**Data records:**
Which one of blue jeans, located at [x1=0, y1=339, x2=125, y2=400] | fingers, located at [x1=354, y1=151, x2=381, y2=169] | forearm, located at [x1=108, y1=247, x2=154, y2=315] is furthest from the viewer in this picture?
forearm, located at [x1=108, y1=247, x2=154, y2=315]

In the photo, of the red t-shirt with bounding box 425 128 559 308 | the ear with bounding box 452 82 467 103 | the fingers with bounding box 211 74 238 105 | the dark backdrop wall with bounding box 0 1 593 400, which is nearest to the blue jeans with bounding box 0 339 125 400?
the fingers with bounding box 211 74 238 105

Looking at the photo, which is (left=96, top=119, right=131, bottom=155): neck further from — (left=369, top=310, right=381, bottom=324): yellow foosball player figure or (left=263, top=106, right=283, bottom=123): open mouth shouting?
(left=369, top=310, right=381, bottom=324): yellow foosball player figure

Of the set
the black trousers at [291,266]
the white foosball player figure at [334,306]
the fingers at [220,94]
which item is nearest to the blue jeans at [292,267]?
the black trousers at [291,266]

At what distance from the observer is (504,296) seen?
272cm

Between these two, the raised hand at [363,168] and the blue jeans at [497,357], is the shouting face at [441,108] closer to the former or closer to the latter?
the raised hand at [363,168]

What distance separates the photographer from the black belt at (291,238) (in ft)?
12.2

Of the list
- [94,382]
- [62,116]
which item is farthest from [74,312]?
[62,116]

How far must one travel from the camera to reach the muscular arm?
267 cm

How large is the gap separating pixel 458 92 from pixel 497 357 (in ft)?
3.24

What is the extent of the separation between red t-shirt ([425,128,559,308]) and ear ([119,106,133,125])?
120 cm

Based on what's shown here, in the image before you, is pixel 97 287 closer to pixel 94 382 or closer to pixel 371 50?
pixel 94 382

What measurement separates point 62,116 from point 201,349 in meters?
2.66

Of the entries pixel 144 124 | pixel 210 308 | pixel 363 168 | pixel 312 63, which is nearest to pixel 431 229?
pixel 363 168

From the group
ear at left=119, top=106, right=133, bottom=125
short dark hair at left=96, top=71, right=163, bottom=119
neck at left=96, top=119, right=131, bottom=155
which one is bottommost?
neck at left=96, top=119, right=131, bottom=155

**Requirement:** Restate every record exactly, leaving nothing out.

**Worked solution:**
Which one of blue jeans, located at [x1=0, y1=339, x2=125, y2=400] | fingers, located at [x1=354, y1=151, x2=381, y2=169] | forearm, located at [x1=108, y1=247, x2=154, y2=315] is furthest from the viewer in this picture?
forearm, located at [x1=108, y1=247, x2=154, y2=315]

In the photo, of the red t-shirt with bounding box 425 128 559 308 | the ear with bounding box 452 82 467 103 | the fingers with bounding box 211 74 238 105 | the dark backdrop wall with bounding box 0 1 593 400, which is nearest to the blue jeans with bounding box 0 339 125 400?
the fingers with bounding box 211 74 238 105

Looking at the photo, which is (left=96, top=119, right=131, bottom=155): neck further from — (left=369, top=310, right=381, bottom=324): yellow foosball player figure or (left=263, top=106, right=283, bottom=123): open mouth shouting?
(left=369, top=310, right=381, bottom=324): yellow foosball player figure

Of the set
the black trousers at [291,266]
the white foosball player figure at [334,306]
the fingers at [220,94]
which item is nearest to the blue jeans at [292,267]?
the black trousers at [291,266]

At what distance from the observer is (504,296) seen?
272cm

Between these two, the raised hand at [363,168] and the blue jeans at [497,357], is the shouting face at [441,108] closer to the former or closer to the latter?
the raised hand at [363,168]

What distance separates the photographer from the black belt at (291,238) (in ft)?
12.2

Of the list
- [94,382]
- [62,116]
which item is farthest from [74,312]?
[62,116]

How far must one travel from the camera to reach the muscular arm?
267 cm

How large is the gap separating pixel 458 92 from pixel 497 357 (in ft)?
3.24

What is the extent of the separation between red t-shirt ([425,128,559,308]) and ear ([119,106,133,125])?
120 cm

Based on what's shown here, in the image before you, is pixel 97 287 closer to pixel 94 382 or closer to pixel 371 50?
pixel 94 382

What measurement separates point 62,116 from point 201,349 in meters?
2.66

Of the entries pixel 144 124 | pixel 210 308 | pixel 363 168 | pixel 312 63, which is nearest to pixel 431 229?
pixel 363 168

From the group
ear at left=119, top=106, right=133, bottom=125
short dark hair at left=96, top=71, right=163, bottom=119
neck at left=96, top=119, right=131, bottom=155
which one is bottommost?
neck at left=96, top=119, right=131, bottom=155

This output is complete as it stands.